The Muskegon Museum of Art has put together a journey through time and history with their new art exhibit focusing on African American art.

The Common Ground exhibit is set up to show how African American artwork has evolved through out history, and includes a community and children’s area so that the public can add to the exhibit.

The artwork featured came from the Flint Institute of Arts, the Kalamazoo Institute of Arts and the Muskegon Museum of Art.

The exhibit starts out as far back as 1900 with the period known as gaining access, this is a time when the African American artist of that time were creating traditional artwork that didn’t have much inflection into their personal lives.

This era changes into the new-self awareness phase, this era happened near the time of the civil war and Lincoln’s abolition of slavery and was a time when more artists were creating work from their own lives and portraying their racial heritage.

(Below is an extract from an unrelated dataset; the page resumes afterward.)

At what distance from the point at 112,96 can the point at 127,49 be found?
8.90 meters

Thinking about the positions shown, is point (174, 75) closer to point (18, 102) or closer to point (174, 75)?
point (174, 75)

The civil rights movement had a large impact on the political and social expression age of artwork, which encompassed the Spiral Arts Alliance. Initiated by Romane Bearden and Hale Woodruff the Spiral Arts Alliance was active in political and social representations during the years of 1963- 1965, but also retained the creation of artwork strictly for creative purposes with no connection to the civil rights movement. The Spiral Acts Alliance thought that it was important to keep a healthy balance between political pieces and continuing their artwork for the sake of creation.

In the examining identities section Winfred Kembert’s moving piece called Chain Gang is front and center and Kembert himself came and talked to Museum goers on two separate occasions.

This section also contains letters to and from Martin Luther King Jr. and Jack Dayand in 1960.